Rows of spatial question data
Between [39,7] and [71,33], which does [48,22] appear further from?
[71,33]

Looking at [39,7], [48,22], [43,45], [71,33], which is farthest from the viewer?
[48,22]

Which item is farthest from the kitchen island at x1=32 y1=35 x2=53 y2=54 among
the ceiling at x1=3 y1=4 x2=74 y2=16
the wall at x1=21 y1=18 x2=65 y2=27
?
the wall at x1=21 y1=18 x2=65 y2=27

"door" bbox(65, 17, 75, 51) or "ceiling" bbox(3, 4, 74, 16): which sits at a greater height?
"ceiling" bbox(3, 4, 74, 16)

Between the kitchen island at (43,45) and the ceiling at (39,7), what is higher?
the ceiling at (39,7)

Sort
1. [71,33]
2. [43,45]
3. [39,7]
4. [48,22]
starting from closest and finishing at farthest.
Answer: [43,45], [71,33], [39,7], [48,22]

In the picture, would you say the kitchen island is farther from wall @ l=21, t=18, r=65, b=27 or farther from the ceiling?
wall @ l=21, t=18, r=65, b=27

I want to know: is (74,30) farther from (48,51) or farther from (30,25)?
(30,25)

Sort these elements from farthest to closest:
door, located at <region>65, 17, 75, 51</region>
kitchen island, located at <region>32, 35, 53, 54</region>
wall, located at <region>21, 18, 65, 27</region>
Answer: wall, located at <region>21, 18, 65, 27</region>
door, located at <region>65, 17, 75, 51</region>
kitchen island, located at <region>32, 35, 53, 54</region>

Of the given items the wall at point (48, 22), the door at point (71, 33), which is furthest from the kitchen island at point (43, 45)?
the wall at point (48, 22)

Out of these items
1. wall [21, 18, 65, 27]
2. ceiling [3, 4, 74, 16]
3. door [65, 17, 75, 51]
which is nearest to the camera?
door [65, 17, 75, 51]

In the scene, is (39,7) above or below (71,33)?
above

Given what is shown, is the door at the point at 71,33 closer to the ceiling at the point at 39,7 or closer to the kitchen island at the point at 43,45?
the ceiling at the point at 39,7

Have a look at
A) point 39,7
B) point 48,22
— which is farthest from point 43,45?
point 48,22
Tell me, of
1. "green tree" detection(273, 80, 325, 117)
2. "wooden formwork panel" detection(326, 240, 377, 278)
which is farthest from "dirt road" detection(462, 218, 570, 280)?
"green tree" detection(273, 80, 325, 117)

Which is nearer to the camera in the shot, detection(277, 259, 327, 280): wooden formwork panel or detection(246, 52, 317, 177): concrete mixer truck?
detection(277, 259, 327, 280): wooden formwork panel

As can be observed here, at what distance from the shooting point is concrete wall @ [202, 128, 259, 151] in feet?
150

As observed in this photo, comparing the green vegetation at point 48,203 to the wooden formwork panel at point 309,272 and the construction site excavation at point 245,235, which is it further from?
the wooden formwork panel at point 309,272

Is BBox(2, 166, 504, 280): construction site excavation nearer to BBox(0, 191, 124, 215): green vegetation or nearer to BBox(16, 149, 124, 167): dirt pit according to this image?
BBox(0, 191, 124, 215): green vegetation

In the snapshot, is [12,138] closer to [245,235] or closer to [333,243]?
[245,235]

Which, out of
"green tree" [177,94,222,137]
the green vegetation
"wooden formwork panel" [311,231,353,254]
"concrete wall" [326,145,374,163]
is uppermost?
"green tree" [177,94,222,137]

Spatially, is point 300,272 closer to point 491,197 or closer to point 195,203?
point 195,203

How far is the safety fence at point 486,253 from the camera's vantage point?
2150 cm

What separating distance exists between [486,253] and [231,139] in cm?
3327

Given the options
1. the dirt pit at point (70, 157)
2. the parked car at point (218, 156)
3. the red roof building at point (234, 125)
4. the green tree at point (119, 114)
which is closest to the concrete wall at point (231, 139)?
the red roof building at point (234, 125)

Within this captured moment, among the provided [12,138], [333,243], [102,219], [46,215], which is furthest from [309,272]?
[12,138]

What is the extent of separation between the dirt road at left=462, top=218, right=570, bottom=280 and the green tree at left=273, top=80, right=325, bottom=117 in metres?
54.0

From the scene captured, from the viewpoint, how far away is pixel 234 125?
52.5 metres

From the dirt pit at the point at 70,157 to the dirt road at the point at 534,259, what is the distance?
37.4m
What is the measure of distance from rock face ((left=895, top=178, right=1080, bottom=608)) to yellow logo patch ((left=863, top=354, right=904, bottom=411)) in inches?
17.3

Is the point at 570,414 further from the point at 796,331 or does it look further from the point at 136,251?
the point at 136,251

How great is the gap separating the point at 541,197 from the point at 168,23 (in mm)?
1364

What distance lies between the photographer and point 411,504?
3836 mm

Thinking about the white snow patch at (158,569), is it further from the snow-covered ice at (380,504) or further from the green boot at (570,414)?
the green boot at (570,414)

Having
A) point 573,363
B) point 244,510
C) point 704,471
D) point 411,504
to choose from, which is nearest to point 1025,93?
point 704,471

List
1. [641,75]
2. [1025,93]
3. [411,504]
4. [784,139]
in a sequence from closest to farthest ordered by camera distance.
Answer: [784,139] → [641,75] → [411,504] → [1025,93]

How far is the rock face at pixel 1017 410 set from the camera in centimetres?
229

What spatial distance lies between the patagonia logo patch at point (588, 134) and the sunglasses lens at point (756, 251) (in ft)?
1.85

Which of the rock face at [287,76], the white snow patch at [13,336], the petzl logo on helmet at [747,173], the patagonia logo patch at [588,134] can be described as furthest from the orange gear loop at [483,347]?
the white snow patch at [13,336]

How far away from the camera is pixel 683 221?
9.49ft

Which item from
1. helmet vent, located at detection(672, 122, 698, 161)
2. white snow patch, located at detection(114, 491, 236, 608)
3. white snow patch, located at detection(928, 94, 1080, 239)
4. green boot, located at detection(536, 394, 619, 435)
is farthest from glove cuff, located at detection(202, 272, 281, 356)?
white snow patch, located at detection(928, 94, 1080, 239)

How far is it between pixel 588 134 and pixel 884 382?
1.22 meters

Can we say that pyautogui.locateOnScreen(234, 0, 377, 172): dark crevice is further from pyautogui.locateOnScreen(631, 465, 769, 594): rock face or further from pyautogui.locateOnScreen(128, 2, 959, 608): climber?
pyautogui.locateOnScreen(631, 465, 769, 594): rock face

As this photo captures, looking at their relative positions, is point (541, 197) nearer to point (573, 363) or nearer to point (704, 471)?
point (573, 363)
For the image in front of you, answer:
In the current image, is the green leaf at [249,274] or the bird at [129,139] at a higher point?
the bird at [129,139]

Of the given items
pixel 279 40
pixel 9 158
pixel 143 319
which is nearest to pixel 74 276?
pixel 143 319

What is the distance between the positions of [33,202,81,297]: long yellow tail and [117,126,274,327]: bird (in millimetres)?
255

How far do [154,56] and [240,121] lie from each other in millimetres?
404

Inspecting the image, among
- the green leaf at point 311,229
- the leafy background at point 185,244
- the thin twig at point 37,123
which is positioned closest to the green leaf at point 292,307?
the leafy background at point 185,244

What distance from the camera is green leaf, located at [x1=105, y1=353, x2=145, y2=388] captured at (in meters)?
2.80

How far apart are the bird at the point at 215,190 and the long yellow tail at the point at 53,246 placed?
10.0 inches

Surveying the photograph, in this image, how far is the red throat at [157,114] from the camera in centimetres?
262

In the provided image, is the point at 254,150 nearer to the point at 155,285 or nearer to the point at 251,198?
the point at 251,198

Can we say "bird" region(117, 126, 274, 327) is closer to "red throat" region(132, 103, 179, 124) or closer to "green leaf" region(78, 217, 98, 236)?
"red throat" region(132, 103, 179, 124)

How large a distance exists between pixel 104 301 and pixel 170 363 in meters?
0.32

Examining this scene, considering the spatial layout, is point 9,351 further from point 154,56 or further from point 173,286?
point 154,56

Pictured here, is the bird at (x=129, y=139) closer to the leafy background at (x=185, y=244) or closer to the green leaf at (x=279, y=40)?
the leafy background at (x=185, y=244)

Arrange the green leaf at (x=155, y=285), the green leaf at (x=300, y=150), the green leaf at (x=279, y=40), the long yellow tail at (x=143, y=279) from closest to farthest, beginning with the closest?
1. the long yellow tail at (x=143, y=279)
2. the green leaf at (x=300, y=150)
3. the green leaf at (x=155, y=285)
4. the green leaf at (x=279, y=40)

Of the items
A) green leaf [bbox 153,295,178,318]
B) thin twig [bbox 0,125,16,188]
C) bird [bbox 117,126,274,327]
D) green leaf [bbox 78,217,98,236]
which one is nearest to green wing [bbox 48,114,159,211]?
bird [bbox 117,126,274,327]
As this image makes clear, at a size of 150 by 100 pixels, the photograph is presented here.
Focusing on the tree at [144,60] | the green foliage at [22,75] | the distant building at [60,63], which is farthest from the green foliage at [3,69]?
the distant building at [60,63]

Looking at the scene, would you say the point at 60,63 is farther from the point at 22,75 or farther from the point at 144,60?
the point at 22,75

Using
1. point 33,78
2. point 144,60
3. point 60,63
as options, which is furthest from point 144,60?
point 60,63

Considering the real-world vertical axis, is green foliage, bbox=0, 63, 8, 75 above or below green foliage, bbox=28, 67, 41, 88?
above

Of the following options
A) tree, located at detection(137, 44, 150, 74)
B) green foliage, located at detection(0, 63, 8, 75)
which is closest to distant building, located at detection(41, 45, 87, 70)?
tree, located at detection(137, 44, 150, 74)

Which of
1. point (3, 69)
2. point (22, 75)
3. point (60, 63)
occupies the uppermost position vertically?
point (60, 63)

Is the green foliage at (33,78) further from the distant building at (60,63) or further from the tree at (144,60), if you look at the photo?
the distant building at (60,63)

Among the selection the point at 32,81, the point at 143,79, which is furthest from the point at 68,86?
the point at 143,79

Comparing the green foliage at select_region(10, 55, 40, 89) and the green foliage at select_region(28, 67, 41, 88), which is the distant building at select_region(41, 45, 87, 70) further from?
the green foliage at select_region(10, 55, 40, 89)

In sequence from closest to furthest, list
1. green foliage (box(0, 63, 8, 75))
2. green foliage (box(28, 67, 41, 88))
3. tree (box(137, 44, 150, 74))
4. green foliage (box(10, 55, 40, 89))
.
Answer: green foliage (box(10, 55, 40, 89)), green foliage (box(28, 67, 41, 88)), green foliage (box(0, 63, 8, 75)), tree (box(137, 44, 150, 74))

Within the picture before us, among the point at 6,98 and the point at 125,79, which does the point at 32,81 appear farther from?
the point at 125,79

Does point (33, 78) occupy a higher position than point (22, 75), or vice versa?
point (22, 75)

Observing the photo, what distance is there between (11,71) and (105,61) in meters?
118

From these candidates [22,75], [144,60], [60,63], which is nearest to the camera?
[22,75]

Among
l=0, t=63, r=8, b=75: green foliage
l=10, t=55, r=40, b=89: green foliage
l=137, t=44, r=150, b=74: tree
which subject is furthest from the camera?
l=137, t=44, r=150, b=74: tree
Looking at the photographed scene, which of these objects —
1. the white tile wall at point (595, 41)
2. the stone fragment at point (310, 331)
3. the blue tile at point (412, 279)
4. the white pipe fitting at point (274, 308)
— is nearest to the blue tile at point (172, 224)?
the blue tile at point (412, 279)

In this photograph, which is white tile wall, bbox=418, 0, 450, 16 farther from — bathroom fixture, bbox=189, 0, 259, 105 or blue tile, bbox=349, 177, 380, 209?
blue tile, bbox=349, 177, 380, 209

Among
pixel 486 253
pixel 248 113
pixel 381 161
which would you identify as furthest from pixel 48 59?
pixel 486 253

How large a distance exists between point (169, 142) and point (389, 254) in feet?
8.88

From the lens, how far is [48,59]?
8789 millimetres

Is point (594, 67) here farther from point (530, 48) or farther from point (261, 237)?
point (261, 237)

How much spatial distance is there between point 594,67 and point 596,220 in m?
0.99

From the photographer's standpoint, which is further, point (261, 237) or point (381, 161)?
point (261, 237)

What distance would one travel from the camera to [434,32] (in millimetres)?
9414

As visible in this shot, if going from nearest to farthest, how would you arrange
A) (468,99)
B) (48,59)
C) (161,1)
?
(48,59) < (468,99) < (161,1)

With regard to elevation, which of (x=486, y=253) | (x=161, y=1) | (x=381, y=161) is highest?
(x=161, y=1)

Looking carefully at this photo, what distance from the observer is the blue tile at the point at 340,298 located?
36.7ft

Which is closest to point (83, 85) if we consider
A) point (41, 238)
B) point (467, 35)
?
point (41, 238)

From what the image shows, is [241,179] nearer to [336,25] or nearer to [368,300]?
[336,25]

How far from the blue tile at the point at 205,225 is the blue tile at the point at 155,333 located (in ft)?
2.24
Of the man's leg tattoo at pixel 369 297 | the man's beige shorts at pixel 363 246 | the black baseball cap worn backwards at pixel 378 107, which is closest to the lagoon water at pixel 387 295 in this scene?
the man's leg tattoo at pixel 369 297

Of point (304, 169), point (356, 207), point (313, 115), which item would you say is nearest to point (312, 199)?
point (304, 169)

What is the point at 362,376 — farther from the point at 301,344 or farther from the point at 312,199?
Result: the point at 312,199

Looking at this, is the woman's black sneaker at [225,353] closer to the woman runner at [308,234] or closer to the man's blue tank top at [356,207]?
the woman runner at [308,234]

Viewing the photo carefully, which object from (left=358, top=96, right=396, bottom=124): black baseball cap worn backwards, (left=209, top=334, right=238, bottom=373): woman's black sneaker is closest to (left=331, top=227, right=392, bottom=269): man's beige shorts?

*AIM OF THE EXERCISE*. Repeat word for word each line from the one with "Is point (594, 67)" to the end of the records above, inclusive.

*SOLUTION FOR THIS EXERCISE*.
Is point (594, 67) here farther from point (530, 48) or farther from point (261, 237)?
point (261, 237)

How much spatial distance is there between point 594,67 and point 596,220 in m?
0.99

From the photographer's standpoint, which is further, point (261, 237) or point (381, 161)?
point (261, 237)

What distance would one travel from the camera to [434,32] (in millimetres)?
9414

As visible in this shot, if going from nearest to farthest, how would you arrange
A) (468,99)
B) (48,59)
C) (161,1)
?
(48,59) < (468,99) < (161,1)

With regard to elevation, which of (x=486, y=253) | (x=161, y=1) | (x=381, y=161) is highest?
(x=161, y=1)

Looking carefully at this photo, what distance from the observer is the blue tile at the point at 340,298 located?
36.7ft

Which is closest to point (83, 85) if we consider
A) point (41, 238)
B) point (467, 35)
?
point (41, 238)

From what the image shows, is [241,179] nearer to [336,25] or nearer to [368,300]?
[336,25]

How far from the blue tile at the point at 205,225 is the blue tile at the point at 155,333 located (in ft)?
2.24
Of the man's leg tattoo at pixel 369 297 | the man's beige shorts at pixel 363 246 | the black baseball cap worn backwards at pixel 378 107, which is closest to the lagoon water at pixel 387 295 in this scene?
the man's leg tattoo at pixel 369 297

Of point (304, 169), point (356, 207), point (313, 115), which item would you say is nearest to point (312, 199)?
point (304, 169)

What is the point at 362,376 — farther from the point at 301,344 or farther from the point at 312,199?
Result: the point at 312,199

Looking at this, is the woman's black sneaker at [225,353] closer to the woman runner at [308,234] or closer to the man's blue tank top at [356,207]?
the woman runner at [308,234]

Viewing the photo carefully, which object from (left=358, top=96, right=396, bottom=124): black baseball cap worn backwards, (left=209, top=334, right=238, bottom=373): woman's black sneaker is closest to (left=331, top=227, right=392, bottom=269): man's beige shorts?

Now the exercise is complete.